15. Alanus de Rodano.

16. Roger de Marston or Merscheton[1048] was D.D. of Oxford and lecturer to the Franciscans before 1290. Some questions on which he disputed, perhaps before he became doctor, are preserved in a MS. at Assisi[1049]. He subsequently lectured at Cambridge as twelfth master of the friars[1050]. According to Ehrle, Marston’s theological and philosophical teaching bears strong resemblance in some respects to that of Peter John Olivi[1051]. He became thirteenth Provincial Minister perhaps at the great Chapter of Paris in 1292, certainly between 1285 (when W. of Gainsborough was appointed) and 1299 (when Hugh of Hertepol was Provincial). He is said to have been warden of Norwich and to have died in 1303[1052]. He was buried at Norwich[1053].

17. Alan de Wakerfeld[1054] was at Oxford in 1269, when he represented his convent on several occasions in the controversy with the Friars Preachers[1055]. He was not yet lector.

18. Nicholas de Ocham occurs in the Assisi MS. as Hotham, Master Nicolaus de Hotham, and Frater N. de Ocham minor[1056]. He lectured at Oxford towards the end of the thirteenth century. Except the quaestiones disputatae at Assisi, it is doubtful whether any of his works are extant[1057]. Leland says:

Catalogus eruditorum Franciscanorum Nicholai Ochami meminit; cujus et depraedicat libros; Commentarios, videlicet, in Sententias Petri Longobardi, et opus, cui De Verbo titulus. Scripsit libellum De latitudine oppositionum, ingeniosi iudicium astrologi[1058].

Cf. MSS. Paris:—Bibl. Nat. 14565 f. 173 b (sec. xiv). ‘Fratris Nicholai minoris replicationes;’ and Cambridge:—Caius Coll. 319, ‘Nicholai super 2 et 3 sententiarum, in 3 libris.’

Another Friar Nicholas Minorite, (called by Sbaralea[1059], ‘Specialis’), flourished about the same time as, or soon after, N. of Ocham, and wrote a chronicle on the Franciscan contest with the Pope, A. D. 1321-1328 (MS. Bibl. Nat. Paris, 5154: Extracts in Böhmer’s Fontes Rer. German. IV, 588 seq.)

19. Walter de Knolle was afterwards twenty-third master at Cambridge[1060].

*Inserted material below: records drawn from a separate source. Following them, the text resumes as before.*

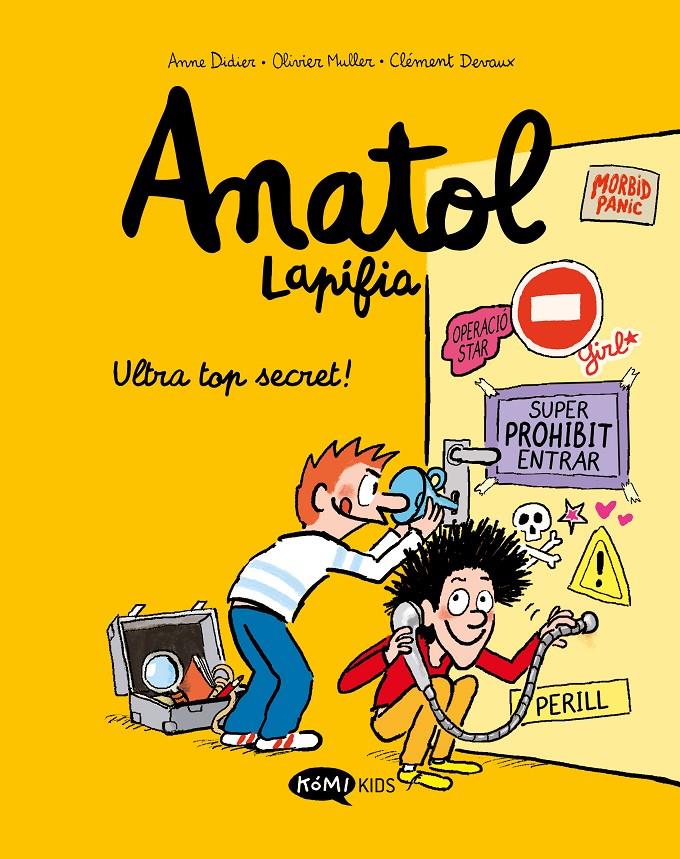 ANATOL LAPIFIA VOL.5 ULTRA TOP SECRET! | 9788419183156 | DIDIER, ANNE/MULLER, OLIVIER | Llibreria La Font de Mimir - Llibreria online Barcelona - Comprar llibres català i castellà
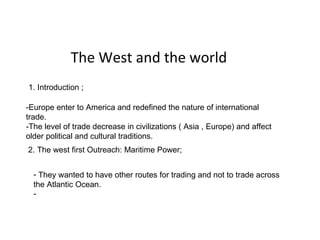 The West and the world -Europe enter to America and redefined the nature of international trade. -The level of trade decrease in civilizations ( Asia , Europe) and affect older political and cultural traditions.  1. Introduction ;  2. The west first Outreach: Maritime Power;  ,[object Object],The West and the world -Europe enter to America and redefined the nature of international trade. -The level of trade decrease in civilizations ( Asia , Europe) and affect older political and cultural traditions.  1. Introduction ;  2. The west first Outreach: Maritime Power;  ,[object Object]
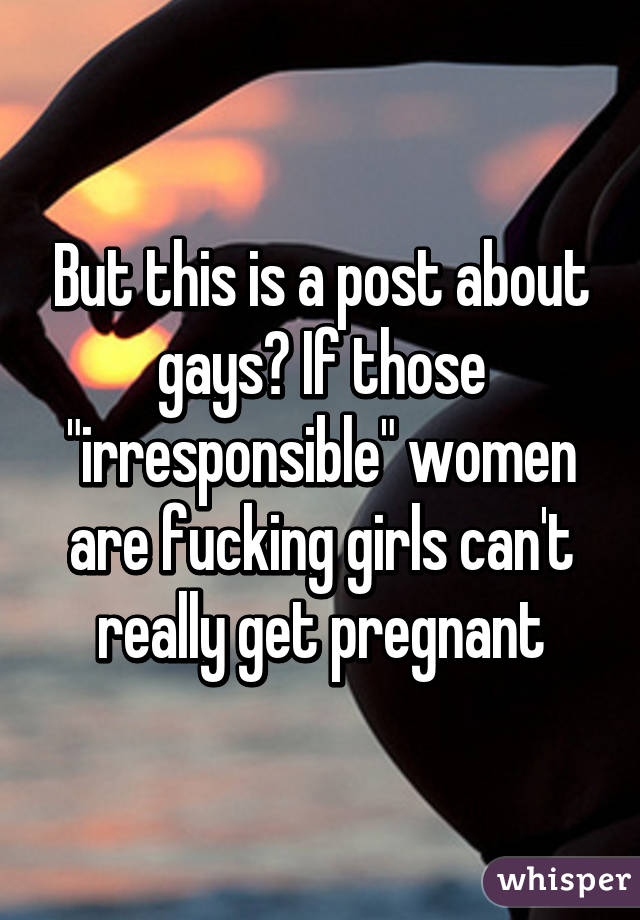 But this is a post about gays? If those "irresponsible" women are fucking girls can't really get pregnant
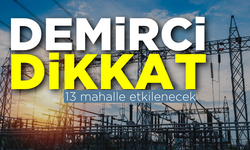 Demirci dikkat! Elektrik kesintisi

20. Hugh de Hertepol or Hartlepool was a friar and a man of importance in Oxford in 1282, when Devorguila appointed him to be one of the two proctors to whom the government of the new college of Balliol was entrusted; the statutes of 1282 are addressed to ‘Friar Hugh de Hertilpoll and Master William de Menyl[1061].’ It was probably some years later that Hugh became S.T.P. and lecturer to the Franciscan convent. His disputations seem to have been considered valuable and several of them are preserved[1062]. He disputed

‘in the vesperies before the inception of Friar John de Persole (i.e. Persora, his successor) at Oxford[1063].’